# SOURCE DOCUMENT:
The morning feels sharper today, the reckoning of a life I desired with the one that has met me. I watch with curiosity, fascination and horror, the dissolution of the identity that brought me this far. I’ve stop fighting to hold onto what has been actively dissolving. I walk through the narrow corridor that is my current reality and look at the sign hanging above the threshold I am about to step over, “Abandon all hope, ye who enter here.” My internal voice says, “that tracks.” I look behind me at the long hallway, doors once opened, now closed. I know that while I don’t like it, I might not understand it, I am in this place I am supposed to be. Hope was part of the identity that has been dissolving. Hope is what kept me polished and propped up, and looking around the next corner. Hope is also what kept me suffering when things didn’t work out the way I thought they would. Hope is what kept me looking out the window for the proverbial package that wouldn’t arrive. I hold Hope in my hands, turn it around one last time, thank it, then set it down and walk through the threshold.
The second awakening, a concept I stumbled across just recently, describes the stage of life I am walking through right now and it is brutal. I think being torn apart by a pack of wolves might be a more enjoyable experience. These videos explain the process in better detail and carry the energy of clarity and explanation that I just don’t have at the moment.
I remember my first awakening; it was in my late 20’s and it was savage and brutal at the time. A cascade of events triggered and systematically unwound my world. The loss of a job that had been defining me, the dissolution of my social circle, an illness that brought me face to face with my own mortality, a death of a close relative, a break up with a person I thought to be, “the one,” and it all happened within months of one another, one event after the other. Even though I walked through that time alone, there was external support. There was literature to explain what was happening, there were groups of kindred spirits, there were classes, and books and teachers that all supported, “awakening,” and I lathered it on as soul salve as I slowly pulled myself out of the quagmire. I emerged as a beautiful, kind, loving, compassionate, sensitive and wise soul. I had asshole parts of me too, but they were cleanly tucked away in the closets of my psyche. I thought I had made it through the worst, that there was this one, “big awakening” that you go through in the journey of being human then life turns around and things are good. For a long while, it did turn around. I had beautiful experiences, I felt blessed, I laughed a lot, loved and was loved, and I was happy, I had a good life until it all started crumbling. You know the story, I’ve shared it here in my blog.

# STATED EXERCISE 1:
In the reflection, what sign hangs above the threshold the writer is about to step over?
# STATED EXERCISE 2:
Transcribe the stretch of the reflection from "The second awakening, a" through "at the moment.".

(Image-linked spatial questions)
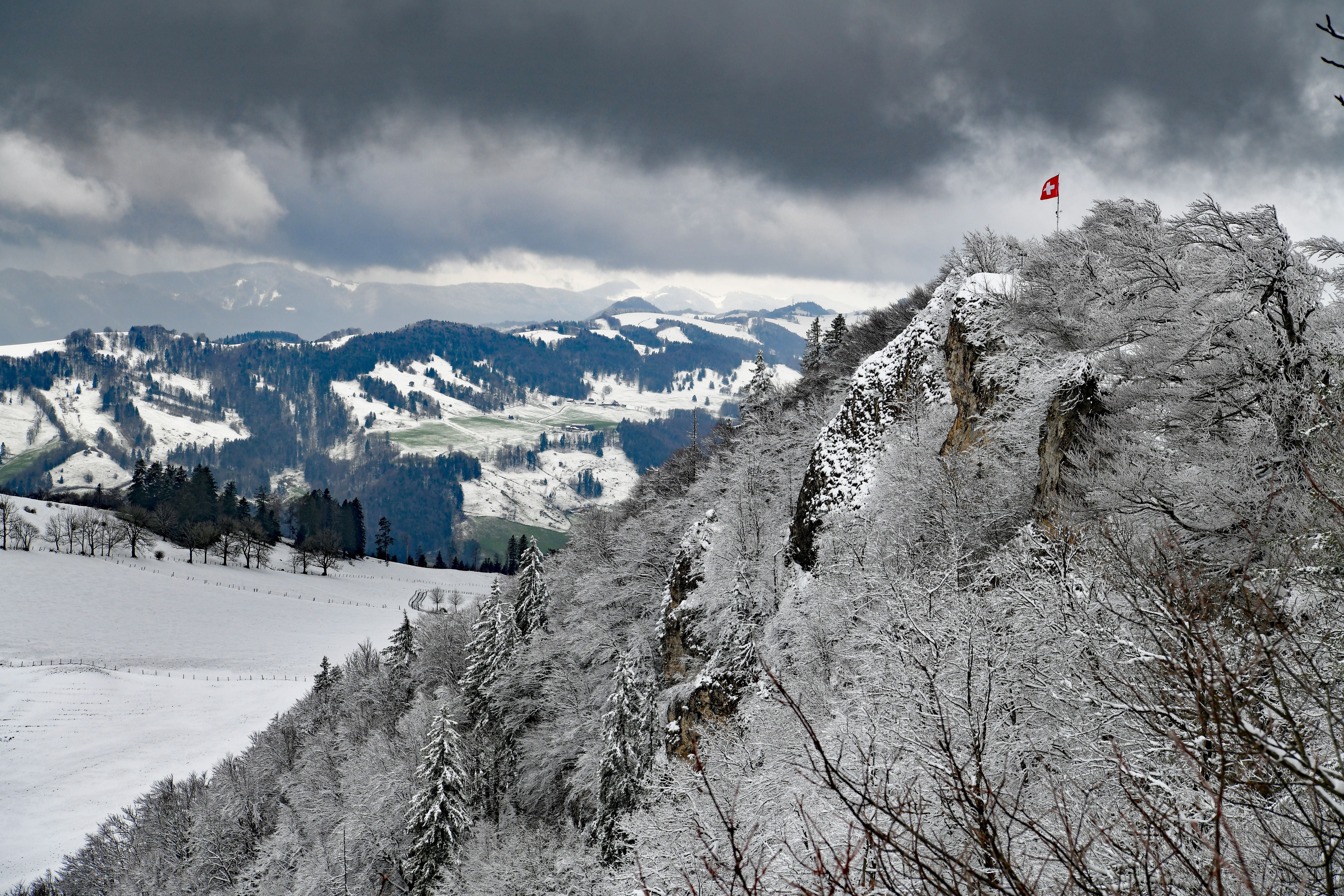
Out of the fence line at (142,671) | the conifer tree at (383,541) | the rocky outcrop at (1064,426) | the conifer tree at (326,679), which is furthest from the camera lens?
the conifer tree at (383,541)

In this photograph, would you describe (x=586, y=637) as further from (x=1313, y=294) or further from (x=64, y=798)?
(x=64, y=798)

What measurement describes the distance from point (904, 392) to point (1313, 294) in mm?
13934

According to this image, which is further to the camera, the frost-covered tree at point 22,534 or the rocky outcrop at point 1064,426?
the frost-covered tree at point 22,534

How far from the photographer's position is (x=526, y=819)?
30672 mm

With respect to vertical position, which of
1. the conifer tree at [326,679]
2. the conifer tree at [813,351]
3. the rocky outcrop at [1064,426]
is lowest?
the conifer tree at [326,679]

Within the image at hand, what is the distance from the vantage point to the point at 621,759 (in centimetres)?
2462

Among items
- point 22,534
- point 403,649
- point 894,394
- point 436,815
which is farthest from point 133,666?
point 894,394

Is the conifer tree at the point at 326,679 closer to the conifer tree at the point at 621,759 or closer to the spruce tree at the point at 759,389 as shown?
the conifer tree at the point at 621,759

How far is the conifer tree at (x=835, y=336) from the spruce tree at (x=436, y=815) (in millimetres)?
48305

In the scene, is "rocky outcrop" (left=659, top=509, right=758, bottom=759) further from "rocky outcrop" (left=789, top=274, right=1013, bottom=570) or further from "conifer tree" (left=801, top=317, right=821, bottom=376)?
"conifer tree" (left=801, top=317, right=821, bottom=376)

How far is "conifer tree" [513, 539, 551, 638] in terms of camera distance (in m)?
40.9

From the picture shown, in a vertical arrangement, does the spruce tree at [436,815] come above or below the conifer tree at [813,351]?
below

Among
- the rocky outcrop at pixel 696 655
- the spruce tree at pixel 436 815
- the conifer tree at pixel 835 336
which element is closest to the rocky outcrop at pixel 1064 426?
the rocky outcrop at pixel 696 655

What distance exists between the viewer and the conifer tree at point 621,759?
24062mm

# TASK OUTPUT 1:
“Abandon all hope, ye who enter here.”

# TASK OUTPUT 2:
The second awakening, a concept I stumbled across just recently, describes the stage of life I am walking through right now and it is brutal. I think being torn apart by a pack of wolves might be a more enjoyable experience. These videos explain the process in better detail and carry the energy of clarity and explanation that I just don’t have at the moment.